* start PAGE EXTRACT *

Proving that a match type resolves to a specific concrete type

Question

I am trying to create an implementation of a trait that uses a match type, where the right-hand-side of that match type is known in advance. However, I can't seem to get the compiler to accept my "proof" of this. This is pretty new to me, so sorry if this is really obvious. Can someone help me understand if/how I can achieve what I want?

Here's some minimal code (Scastie) to illustrate what I'm doing:

class NumberBox {}

class LongBox {}

trait Boxer[T] {
  def box(): Boxer.Box[T]
}

object Boxer {
  type Box[T] = T match
    case Long => LongBox
    case _ => NumberBox
}

case class Val[T](v: T) extends Boxer[T] {
  def box(): Boxer.Box[T] = v match
    case _: Long => new LongBox()
    case _ => new NumberBox()
}

// here we prove that Boxer.Box[T] is a NumberBox
case class NoLongs[T](v: Boxer[T])(using Boxer.Box[T] =:= NumberBox) extends Boxer[T] {
  override def box(): Boxer.Box[T] = new NumberBox()
}

NoLongs(Val(1))

But this fails with:

Found:    NumberBox
Required: Boxer.Box[T]

Note: a match type could not be fully reduced:

  trying to reduce  Boxer.Box[T]
  failed since selector  T
  does not match  case Long => LongBox
  and cannot be shown to be disjoint from it either.

* end PAGE EXTRACT *

TASKS AND EXERCISES:
**A.** Please output the stretch of the match-type question from "case _ => new" through "Boxer.Box[T] = new NumberBox()", copied word for word.
**B.** Translate this sentence from the match-type question into Spanish: "This is pretty new to me, so sorry if this is really obvious."

* start DATA ENTRIES *

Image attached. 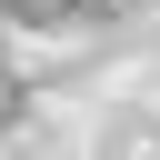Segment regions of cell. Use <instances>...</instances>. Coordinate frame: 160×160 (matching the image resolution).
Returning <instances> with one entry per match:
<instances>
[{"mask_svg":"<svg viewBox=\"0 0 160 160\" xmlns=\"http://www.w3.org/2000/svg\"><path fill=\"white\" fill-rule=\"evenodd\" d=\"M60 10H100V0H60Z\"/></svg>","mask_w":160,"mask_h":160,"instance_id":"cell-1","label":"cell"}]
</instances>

* end DATA ENTRIES *
* start DATA ENTRIES *

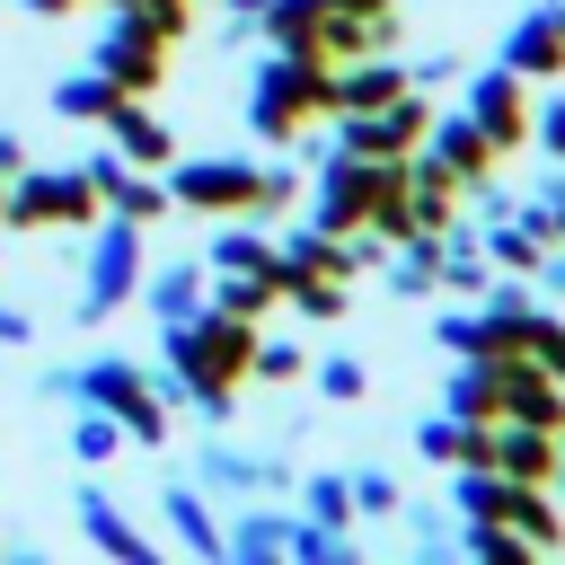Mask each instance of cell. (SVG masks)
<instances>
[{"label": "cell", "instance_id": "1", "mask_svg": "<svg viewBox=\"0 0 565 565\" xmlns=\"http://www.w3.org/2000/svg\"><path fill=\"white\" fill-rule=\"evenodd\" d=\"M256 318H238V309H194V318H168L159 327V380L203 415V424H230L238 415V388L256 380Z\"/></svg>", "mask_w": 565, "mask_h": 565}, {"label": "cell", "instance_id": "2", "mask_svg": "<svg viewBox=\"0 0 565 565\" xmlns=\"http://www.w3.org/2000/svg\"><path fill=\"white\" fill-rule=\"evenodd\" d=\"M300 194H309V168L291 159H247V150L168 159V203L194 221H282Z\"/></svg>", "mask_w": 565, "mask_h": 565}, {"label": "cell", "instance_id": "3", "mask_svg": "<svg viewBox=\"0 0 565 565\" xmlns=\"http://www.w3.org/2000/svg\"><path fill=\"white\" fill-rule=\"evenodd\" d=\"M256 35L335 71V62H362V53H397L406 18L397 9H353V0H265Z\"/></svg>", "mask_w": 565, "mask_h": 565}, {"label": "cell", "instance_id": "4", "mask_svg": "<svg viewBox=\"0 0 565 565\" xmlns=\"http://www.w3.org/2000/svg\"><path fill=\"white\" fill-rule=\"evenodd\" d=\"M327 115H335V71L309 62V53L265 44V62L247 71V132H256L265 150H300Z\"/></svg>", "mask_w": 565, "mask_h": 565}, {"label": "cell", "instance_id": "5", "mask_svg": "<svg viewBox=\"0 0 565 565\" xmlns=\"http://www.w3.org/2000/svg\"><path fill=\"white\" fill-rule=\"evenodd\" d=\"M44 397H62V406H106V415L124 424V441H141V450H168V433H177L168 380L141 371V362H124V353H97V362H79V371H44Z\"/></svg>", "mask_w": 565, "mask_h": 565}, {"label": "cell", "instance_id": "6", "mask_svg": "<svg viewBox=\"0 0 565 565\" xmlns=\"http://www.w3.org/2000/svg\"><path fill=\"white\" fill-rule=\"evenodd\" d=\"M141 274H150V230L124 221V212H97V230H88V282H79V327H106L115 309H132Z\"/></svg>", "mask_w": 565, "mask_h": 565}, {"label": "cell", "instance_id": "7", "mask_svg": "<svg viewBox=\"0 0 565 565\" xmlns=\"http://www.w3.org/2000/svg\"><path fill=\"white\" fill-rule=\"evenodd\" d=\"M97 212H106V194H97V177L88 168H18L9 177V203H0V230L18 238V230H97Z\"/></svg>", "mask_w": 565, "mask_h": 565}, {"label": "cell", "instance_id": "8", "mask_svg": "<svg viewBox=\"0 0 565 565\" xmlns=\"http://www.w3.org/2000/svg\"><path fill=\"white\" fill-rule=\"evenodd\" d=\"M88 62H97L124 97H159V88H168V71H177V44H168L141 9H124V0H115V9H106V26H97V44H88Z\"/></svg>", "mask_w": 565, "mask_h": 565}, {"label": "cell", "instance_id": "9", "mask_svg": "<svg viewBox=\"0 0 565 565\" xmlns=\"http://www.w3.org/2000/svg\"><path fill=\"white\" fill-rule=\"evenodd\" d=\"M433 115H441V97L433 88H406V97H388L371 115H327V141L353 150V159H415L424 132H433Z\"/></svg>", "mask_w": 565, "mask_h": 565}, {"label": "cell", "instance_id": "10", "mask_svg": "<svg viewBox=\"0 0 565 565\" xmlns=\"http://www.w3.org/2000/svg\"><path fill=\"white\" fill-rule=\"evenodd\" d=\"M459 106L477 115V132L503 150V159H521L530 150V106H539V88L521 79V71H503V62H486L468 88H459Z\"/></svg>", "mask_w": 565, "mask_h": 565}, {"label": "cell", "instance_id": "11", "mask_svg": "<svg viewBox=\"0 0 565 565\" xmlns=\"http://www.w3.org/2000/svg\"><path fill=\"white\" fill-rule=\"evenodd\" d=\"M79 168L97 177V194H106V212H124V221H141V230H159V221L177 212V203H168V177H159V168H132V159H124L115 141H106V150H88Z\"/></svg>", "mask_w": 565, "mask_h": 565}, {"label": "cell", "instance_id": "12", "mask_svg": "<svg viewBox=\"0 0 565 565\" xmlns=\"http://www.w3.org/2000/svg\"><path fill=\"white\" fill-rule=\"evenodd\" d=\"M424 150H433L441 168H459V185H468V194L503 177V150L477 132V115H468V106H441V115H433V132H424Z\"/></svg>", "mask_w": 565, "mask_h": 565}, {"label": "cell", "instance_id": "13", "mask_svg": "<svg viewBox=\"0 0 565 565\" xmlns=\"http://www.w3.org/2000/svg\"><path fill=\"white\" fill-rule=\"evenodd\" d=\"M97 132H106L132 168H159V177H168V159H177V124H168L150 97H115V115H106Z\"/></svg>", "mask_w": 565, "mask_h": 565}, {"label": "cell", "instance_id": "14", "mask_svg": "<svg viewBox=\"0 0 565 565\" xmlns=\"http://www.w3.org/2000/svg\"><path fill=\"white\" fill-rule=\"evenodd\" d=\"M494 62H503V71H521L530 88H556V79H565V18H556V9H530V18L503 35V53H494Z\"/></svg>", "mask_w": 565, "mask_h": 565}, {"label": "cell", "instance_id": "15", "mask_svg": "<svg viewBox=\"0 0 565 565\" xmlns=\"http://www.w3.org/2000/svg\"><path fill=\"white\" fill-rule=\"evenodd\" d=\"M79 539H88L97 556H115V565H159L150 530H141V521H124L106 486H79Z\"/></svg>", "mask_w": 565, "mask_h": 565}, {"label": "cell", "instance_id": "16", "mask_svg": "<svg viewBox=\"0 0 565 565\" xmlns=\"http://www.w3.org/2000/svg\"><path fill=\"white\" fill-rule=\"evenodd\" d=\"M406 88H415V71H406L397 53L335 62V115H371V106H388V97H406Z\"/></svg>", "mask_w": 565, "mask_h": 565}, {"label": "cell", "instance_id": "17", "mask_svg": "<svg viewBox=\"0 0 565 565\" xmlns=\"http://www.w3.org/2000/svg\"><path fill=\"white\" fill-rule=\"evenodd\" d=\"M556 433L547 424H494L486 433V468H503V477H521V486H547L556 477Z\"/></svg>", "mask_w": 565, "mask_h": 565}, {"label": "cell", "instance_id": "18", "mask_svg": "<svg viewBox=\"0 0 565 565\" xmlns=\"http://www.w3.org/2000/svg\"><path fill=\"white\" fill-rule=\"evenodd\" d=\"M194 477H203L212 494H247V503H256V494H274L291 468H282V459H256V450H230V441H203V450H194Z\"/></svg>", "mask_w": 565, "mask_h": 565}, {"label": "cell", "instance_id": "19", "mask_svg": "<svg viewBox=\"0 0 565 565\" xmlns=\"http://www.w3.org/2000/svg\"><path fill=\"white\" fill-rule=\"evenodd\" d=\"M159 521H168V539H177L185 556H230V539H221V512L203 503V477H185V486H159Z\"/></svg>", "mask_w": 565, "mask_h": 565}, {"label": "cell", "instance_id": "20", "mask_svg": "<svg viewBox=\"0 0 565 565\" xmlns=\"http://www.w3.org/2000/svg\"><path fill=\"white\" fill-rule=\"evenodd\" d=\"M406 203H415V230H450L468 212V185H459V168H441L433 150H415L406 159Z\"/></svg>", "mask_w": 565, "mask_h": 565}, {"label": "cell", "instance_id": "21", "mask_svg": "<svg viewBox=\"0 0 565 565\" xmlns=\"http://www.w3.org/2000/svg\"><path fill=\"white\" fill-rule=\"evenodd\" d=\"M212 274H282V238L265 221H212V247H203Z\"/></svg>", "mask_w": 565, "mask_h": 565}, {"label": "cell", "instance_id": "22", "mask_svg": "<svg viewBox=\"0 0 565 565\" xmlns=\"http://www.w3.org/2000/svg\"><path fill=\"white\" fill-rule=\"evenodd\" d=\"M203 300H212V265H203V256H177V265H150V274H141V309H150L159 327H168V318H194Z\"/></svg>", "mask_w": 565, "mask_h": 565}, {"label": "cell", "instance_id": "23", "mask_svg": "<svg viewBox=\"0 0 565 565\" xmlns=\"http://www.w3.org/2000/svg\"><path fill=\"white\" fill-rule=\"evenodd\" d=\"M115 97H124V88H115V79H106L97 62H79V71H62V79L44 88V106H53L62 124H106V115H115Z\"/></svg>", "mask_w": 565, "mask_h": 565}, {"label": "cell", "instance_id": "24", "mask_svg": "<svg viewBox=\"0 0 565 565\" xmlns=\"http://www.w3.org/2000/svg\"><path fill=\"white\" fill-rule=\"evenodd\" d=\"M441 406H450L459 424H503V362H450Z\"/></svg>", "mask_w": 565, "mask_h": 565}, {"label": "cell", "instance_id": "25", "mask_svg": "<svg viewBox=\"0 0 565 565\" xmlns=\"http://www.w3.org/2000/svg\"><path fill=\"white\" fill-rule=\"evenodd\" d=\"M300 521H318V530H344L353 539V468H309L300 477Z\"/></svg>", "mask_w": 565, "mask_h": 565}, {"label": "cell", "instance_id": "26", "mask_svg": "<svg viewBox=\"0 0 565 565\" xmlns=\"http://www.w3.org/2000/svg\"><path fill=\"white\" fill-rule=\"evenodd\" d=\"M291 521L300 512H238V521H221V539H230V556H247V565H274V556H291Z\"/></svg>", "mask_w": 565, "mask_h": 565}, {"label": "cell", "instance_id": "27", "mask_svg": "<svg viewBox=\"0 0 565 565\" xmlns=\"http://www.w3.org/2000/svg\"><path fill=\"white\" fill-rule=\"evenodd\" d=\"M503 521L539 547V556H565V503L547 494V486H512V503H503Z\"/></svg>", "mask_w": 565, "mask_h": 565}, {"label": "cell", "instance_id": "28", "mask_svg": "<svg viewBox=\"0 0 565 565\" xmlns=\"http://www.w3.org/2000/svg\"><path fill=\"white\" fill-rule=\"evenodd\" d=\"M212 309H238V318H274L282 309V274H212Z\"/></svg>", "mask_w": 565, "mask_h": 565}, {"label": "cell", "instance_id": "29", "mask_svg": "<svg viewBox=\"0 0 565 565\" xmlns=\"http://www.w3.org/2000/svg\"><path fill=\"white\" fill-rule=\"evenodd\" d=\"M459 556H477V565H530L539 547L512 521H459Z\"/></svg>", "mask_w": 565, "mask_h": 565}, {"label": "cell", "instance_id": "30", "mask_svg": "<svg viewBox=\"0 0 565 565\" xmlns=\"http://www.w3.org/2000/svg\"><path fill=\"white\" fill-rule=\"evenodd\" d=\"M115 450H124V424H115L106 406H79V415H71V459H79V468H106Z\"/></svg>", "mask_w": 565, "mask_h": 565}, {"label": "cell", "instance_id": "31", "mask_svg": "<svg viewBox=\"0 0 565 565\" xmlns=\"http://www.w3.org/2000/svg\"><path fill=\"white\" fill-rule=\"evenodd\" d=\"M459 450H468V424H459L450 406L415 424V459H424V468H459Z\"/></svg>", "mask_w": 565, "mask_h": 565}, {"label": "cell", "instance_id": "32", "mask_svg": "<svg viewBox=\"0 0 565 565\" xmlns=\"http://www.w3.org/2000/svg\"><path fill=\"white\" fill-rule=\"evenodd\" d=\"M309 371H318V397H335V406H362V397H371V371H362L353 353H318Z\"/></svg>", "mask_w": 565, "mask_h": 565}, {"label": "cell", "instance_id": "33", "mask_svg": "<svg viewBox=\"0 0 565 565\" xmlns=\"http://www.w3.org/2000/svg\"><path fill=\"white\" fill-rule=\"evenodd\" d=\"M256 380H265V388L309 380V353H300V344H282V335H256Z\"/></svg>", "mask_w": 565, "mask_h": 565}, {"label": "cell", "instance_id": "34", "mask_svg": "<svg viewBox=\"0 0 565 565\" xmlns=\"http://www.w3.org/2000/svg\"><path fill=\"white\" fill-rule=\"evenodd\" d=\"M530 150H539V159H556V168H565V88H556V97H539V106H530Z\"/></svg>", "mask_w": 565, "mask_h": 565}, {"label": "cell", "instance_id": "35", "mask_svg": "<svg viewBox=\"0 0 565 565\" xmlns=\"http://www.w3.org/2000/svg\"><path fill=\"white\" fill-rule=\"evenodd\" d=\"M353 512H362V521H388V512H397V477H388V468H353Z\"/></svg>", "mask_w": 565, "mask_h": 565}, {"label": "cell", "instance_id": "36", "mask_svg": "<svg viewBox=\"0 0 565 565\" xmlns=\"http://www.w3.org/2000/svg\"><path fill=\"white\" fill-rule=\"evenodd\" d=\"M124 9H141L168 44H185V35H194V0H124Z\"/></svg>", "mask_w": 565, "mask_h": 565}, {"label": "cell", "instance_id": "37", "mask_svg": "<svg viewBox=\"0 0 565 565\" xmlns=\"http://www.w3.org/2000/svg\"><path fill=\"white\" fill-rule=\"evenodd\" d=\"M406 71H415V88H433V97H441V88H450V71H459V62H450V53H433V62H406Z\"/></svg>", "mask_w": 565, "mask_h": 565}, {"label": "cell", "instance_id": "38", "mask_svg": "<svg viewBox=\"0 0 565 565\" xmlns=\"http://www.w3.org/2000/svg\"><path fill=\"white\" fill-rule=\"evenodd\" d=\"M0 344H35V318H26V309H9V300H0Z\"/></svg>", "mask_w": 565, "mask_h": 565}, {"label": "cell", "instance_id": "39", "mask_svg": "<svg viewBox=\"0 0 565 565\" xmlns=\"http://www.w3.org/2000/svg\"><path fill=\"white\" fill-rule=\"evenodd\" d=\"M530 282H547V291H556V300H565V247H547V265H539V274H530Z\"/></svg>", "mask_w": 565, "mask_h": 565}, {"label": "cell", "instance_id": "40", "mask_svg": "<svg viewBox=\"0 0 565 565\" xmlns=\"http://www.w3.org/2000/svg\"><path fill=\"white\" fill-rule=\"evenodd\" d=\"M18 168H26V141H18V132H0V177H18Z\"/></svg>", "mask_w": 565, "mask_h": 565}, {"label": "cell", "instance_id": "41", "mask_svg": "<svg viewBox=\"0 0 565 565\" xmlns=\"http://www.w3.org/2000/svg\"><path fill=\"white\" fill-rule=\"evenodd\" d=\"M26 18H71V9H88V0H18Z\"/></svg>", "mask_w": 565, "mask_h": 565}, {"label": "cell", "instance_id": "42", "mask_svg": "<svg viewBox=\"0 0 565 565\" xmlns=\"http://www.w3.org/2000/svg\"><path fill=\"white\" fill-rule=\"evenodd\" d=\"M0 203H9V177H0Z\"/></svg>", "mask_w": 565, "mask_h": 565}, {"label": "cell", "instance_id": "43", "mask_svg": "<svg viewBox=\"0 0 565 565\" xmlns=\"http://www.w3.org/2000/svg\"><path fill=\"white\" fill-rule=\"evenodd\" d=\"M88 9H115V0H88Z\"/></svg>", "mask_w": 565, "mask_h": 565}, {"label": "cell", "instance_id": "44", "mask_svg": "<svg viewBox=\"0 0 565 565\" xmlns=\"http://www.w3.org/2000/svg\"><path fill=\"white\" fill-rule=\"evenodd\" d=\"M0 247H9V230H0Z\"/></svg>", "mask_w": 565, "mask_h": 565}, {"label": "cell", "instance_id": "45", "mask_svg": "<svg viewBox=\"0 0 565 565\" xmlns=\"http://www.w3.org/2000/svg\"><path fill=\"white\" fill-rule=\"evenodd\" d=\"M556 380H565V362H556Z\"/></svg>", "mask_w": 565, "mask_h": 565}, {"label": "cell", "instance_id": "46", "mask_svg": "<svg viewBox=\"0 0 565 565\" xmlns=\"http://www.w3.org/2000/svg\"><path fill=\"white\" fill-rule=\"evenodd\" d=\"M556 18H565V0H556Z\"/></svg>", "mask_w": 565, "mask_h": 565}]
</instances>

* end DATA ENTRIES *

EXERCISE ANSWERS:
**A.**
case _ => new NumberBox()
}

// here we prove that Boxer.Box[T] is a NumberBox
case class NoLongs[T](v: Boxer[T])(using Boxer.Box[T] =:= NumberBox) extends Boxer[T] {
  override def box(): Boxer.Box[T] = new NumberBox()

**B.** Esto es bastante nuevo para mí, así que perdón si es algo muy obvio.